REPUBLIKA.CO.ID, JAKARTA -- Wakil Ketua Umum Majelis Ulama Indonesia (MUI) Kiai Haji Marsudi Syuhud menilai program makan siang dan susu gratis merupakan terobosan untuk menciptakan generasi Indonesia Emas 2045 lantaran merupakan penunjang kesenjangan sosial.
Menurut dia, kesejahteraan masyarakat harus dibangun dengan hadirnya negara dalam usaha meningkatkan kualitas hidup sosial, salah satunya melalui makan siang dan susu gratis, yang sering disalahartikan oleh para kritikus sebagai program pemborosan.
"Para kritikus seharusnya melihat realitas kehidupan masyarakat bahwa kesenjangan sosial memerlukan terobosan yang ready to serve, bukan sekadar ready to act," ujar Marsudi dalam keterangan resmi di Jakarta, Jumat.
Untuk itu, dia berharap menjaga ketersediaan gizi bagi anak-anak sekolah hingga anak-anak muda menjadi budaya atau kebiasaan masyarakat ke depannya karena mereka merupakan tumpuan dan lini terdepan dalam pembangunan kualitas manusia Indonesia.
Anak-anak muda atau Gen Z, kata Marsudi, menempati jumlah populasi terbesar dari kelompok umur yang akan menentukan masa depan Indonesia ke depan.
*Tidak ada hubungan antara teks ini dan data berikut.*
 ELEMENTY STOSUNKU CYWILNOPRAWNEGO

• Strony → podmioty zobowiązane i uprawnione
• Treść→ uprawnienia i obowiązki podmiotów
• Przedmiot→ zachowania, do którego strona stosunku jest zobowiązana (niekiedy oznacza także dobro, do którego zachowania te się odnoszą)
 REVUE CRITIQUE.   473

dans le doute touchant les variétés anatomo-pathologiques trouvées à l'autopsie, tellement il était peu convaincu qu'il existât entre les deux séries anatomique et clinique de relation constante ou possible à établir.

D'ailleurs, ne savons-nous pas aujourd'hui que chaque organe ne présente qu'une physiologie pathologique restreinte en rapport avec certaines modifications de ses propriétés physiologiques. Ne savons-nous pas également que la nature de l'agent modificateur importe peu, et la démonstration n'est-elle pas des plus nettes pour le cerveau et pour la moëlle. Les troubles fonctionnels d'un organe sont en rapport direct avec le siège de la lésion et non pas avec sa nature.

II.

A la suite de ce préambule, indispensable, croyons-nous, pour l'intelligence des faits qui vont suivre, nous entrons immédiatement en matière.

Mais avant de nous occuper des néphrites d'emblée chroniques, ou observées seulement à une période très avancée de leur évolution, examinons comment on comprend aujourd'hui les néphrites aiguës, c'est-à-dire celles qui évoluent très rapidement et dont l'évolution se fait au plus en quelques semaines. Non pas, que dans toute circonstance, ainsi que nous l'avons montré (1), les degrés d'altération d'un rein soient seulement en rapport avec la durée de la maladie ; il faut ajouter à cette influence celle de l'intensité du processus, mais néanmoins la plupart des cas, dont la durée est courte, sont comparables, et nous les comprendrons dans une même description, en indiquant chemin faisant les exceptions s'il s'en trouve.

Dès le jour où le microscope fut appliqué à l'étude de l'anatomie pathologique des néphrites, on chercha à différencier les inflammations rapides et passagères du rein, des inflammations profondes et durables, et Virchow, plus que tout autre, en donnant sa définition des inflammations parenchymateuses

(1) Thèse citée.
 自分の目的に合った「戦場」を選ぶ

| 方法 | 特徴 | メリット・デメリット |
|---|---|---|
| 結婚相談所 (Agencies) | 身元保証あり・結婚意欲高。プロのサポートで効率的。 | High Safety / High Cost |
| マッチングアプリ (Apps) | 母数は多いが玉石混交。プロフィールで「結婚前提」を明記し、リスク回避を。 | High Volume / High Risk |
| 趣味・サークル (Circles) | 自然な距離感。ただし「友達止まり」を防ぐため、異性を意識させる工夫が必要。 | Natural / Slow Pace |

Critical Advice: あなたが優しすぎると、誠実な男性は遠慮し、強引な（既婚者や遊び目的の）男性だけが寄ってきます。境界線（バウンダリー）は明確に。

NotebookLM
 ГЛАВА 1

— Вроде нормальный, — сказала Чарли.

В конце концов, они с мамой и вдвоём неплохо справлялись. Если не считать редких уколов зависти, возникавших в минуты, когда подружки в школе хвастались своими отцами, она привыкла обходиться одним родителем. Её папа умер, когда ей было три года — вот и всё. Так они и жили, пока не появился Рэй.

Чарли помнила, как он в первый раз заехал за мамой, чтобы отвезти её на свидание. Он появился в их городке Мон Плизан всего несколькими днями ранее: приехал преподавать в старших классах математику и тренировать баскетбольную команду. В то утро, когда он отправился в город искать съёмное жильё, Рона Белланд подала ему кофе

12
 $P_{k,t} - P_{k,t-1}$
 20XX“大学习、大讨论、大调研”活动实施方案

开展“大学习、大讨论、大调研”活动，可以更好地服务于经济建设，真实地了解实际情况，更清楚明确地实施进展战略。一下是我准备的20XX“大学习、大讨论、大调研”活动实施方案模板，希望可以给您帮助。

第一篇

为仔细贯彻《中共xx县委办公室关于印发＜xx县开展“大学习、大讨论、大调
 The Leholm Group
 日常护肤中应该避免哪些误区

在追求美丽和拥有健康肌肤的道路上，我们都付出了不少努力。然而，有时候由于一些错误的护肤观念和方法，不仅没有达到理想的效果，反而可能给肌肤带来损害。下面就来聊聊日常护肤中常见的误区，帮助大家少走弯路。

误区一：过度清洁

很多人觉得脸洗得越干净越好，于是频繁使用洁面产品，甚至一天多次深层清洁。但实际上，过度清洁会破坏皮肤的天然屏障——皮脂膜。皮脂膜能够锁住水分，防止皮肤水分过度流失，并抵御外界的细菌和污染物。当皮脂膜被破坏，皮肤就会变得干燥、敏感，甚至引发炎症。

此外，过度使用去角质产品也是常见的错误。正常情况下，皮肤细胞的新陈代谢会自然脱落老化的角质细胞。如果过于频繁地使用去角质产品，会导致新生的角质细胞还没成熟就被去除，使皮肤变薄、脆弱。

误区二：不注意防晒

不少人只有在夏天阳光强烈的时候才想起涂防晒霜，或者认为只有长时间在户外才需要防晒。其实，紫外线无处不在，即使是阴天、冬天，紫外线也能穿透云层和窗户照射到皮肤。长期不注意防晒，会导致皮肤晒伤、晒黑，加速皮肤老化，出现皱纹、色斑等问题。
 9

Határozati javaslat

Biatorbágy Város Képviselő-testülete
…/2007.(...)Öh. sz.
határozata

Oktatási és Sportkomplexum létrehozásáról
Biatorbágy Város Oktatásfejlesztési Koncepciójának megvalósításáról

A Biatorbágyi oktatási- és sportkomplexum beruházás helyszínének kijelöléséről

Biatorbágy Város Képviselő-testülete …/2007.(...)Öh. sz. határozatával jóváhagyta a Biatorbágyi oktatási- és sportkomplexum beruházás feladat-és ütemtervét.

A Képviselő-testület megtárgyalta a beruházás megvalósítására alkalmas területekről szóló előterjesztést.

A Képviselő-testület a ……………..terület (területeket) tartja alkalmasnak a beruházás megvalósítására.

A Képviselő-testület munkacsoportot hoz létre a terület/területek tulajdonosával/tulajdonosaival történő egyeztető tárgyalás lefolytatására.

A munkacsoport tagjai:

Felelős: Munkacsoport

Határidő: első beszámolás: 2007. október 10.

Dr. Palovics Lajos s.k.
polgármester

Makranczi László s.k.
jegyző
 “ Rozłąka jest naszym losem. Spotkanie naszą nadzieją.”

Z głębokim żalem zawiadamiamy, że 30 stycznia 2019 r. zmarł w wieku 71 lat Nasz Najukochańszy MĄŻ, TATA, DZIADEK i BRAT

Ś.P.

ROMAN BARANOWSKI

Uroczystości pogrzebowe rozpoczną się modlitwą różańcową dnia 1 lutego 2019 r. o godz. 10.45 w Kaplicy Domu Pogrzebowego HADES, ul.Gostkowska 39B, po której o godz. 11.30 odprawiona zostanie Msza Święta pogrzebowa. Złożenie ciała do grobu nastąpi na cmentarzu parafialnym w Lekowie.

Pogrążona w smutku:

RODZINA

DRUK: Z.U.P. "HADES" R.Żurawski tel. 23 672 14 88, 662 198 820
Dalam Rencana Pembangunan Jangka Panjang Nasional (RPJPN) 2025—2045, delapan misi menuju Indonesia Emas menempatkan anak-anak muda bukan hanya sebagai objek, melainkan juga subjek pembangunan sehingga harus diiringi dengan kualitas bibit unggul.
Dengan demikian, kata dia, anak-anak Indonesia yang saat ini baru lahir atau sedang berada pada usia pendidikan awal harus diusahakan kecukupan gizinya agar mampu menjadi generasi unggul.
"Agar mereka menjadi role player of the game, merekalah pemain inti dalam Indonesia Emas 2045," ucap pengasuh Pesantren Ekonomi Darul Uchwah tersebut.
Maka dari itu, dia menuturkan bahwa Indonesia beruntung karena Pasangan Calon Presiden dan Wakil Presiden RI terpilih Prabowo Subianto-Gibran Rakabuming Raka mempunyai visi dan misi dalam kepedulian terhadap kesejahteraan masyarakat sebagai prioritas pembangunan.
Hal tersebut, menurut Marsudi, merupakan Sebuah program welfare state development (pembangunan kesejahteraan negara) yang menempatkan warga negara sebagai kekuatan sosial sesuai amanat Undang-Undang Dasar (UUD) 1945.
Selain kecukupan gizi, lanjut dia, persoalan lain yang tak kalah penting adalah infrastruktur penunjang dalam pembelajaran lantaran sekolah bukan sekadar proses datang pagi dan pulang siang.
Sejak anak hendak berangkat dan dalam perjalanan, dia menyebutkan infrastruktur, baik fisik maupun sosial, seperti hadirnya keamanan dan ketertiban yang menjadi penting.
"Ketika bersekolah, bukan sekadar menerima ilmu saja, melainkan pembangunan kualitas sumber daya manusia diciptakan melalui pendidikan akhlak dan sosial, yang belakangan sejak era reformasi ini mulai kurang," tutur Marsudi.
Oleh karena itu, dia menilai Pancasila sebagai pedoman bangsa harus menjadi garis batas sosial pembentukan perilaku Generasi Emas 2045.
Dalam hal tersebut, dia berpendapat bahwa perilaku masyarakat juga perlu mendapat perhatian khusus untuk melakukan lompatan pembangunan itu sehingga perlu dibuatkan pedoman sosial bermasyarakat agar Indonesia tetap menjadi negara santun dengan semangat gotong royong.